Ces fins multiples sont donc considérées comme faisant partie intégrante de la tradition littéraire de l'écrivain et de l'œuvre éminente d'Ernest Hemingway. Vu comme un témoignage sur le travail de l'auteur, son petit fils Séan soutient le projet de Scribner :

 

« Je pense que les gens qui s'intéressent à l'écriture et veulent eux-mêmes devenir écrivains trouveront intéressant de regarder un travail génial et d'avoir un aperçu sur comment cela a été fait. », rapporte le New York Times.

 

L'éditrice de Scribner, Susan Moldow, y voit aussi un autre intérêt, plus économique sous couvert d'une revalorisation de l'image d'Hemingway : « C'est un des auteurs les plus importants de l'histoire américaine. Heureusement ou malheureusement, l'on doit continuer à le remettre au goût du jour ou alors les gens y perdront tout intérêt. »

 

Les fins alternatives sont regroupées en annexe dans un livre qui comptera 330 pages.
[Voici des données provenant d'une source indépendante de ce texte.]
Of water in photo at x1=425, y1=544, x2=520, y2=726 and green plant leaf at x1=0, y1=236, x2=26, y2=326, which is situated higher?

Le New York Times nous livre quelques-uns de ces fascinants aperçus qui dévoilent comment le roman aurait pu conclure sur une note différente :

 

La fin numéro 1 se conclut ainsi :

« C'est tout ce qu'il y a à dire de cette histoire. Catherine meurt et je vais mourir et c'est tout ce que je peux vous promettre. »

 

La fin numéro 7:

« Il n'y a pas de fin à part la mort et la naissance est le seul début. »

 

La fin 34 venait d'une idée de Fitzgerald selon qui le monde « casse tout le monde » et « ceux qu'il ne casse pas il tue » : « Il tue le très bon et le très doux et le très courageux subjectivement. Si vous n'appartenez à aucune de ces catégories vous pouvez être sûr qu'il vous tuera aussi, mais sans se presser. »

 

Hemingway écrivait d'ailleurs à son éditeur en 1943, que Fitzgerald « a voulu que je change la fin pour son idée idiote et j'ai refusé », confie le NYT. Reste au lecteur de ne pas remettre en cause la réelle fin de l'auteur …

 

L'édition revisitée est le fruit d'un accord entre les ayants droit d'Hemingway et Scribner, qui appartient maintenant au leader Simon and Schuster. Elle délivre aussi une série de titres du roman qui aurait pu s'appeler L'Amour en temps de guerre ou Des cicatrices et des autres causes, ainsi que des copies de manuscrit d'Hemingway. Une manière de souligner le processus de travail de l'auteur, sans ordinateur, avec des notes manuscrites et des passages barrés.

 

« Ils donnent un aperçu de la façon dont Hemingway pensait », a déclaré Patrick Hemingway.